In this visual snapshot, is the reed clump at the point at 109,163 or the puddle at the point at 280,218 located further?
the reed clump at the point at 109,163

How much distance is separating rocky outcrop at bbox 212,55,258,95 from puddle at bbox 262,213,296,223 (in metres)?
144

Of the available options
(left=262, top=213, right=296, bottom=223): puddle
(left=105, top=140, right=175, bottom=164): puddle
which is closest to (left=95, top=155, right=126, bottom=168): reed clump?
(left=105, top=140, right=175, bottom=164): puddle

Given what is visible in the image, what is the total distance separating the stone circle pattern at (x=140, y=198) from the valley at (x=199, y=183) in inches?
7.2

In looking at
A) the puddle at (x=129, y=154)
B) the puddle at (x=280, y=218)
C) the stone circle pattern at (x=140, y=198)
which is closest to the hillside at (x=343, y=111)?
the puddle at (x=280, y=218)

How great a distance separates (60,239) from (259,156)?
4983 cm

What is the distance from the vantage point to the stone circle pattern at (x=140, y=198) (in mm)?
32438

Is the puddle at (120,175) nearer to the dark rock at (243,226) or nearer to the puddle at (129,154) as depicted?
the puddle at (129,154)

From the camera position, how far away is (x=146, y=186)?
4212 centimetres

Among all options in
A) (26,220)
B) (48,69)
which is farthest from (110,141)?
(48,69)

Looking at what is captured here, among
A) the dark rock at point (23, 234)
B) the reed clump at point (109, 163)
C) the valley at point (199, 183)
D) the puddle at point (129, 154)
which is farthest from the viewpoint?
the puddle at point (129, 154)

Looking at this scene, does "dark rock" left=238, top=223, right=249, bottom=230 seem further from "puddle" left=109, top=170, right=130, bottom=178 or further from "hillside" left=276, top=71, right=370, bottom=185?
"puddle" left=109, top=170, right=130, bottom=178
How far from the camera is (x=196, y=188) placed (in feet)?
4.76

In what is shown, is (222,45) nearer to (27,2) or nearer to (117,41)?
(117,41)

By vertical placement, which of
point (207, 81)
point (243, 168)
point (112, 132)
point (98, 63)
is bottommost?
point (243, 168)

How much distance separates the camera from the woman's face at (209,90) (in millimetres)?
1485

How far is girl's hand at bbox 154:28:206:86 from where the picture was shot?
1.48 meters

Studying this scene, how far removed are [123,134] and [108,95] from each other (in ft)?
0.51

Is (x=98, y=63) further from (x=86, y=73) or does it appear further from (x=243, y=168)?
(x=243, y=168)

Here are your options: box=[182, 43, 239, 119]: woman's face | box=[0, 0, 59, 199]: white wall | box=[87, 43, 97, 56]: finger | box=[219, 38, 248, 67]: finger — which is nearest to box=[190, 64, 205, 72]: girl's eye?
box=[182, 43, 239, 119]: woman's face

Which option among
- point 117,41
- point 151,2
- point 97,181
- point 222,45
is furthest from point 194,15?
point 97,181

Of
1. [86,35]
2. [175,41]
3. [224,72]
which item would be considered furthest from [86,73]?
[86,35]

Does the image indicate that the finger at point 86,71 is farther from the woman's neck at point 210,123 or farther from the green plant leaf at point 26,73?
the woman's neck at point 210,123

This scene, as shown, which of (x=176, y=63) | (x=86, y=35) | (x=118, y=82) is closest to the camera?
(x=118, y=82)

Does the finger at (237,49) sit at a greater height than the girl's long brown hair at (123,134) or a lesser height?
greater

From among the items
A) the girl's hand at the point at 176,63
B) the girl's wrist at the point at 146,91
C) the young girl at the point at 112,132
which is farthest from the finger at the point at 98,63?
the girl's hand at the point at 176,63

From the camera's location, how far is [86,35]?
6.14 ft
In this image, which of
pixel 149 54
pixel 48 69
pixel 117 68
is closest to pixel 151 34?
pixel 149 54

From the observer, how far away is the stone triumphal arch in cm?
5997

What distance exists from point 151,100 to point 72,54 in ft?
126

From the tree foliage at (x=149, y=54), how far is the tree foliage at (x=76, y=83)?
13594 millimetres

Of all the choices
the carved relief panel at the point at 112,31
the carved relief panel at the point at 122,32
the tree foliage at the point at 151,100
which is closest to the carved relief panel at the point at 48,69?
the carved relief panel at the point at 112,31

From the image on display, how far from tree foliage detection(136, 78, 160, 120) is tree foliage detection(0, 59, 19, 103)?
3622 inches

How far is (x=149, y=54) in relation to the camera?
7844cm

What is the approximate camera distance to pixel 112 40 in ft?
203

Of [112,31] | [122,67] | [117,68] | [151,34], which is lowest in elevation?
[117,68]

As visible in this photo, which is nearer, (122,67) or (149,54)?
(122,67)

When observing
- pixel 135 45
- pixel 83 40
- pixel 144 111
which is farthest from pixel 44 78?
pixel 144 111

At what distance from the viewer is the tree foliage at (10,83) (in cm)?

------------------------------------------------------------

=== Exercise description ===
Emit verbatim the lines running from the one with "From the image" through the last line of the data, both endpoints inclusive.

=== Response ===
From the image on display, how far from tree foliage detection(136, 78, 160, 120) is tree foliage detection(0, 59, 19, 103)?
3622 inches

How far is (x=149, y=54) in relation to the camera?
7844cm

What is the approximate camera distance to pixel 112 40 in ft?
203

Of [112,31] | [122,67] | [117,68] | [151,34], which is lowest in elevation?
[117,68]

As visible in this photo, which is nearer, (122,67) or (149,54)?
(122,67)

When observing
- pixel 135 45
- pixel 83 40
- pixel 144 111
which is farthest from pixel 44 78?
pixel 144 111

At what distance from the viewer is the tree foliage at (10,83) (in cm)?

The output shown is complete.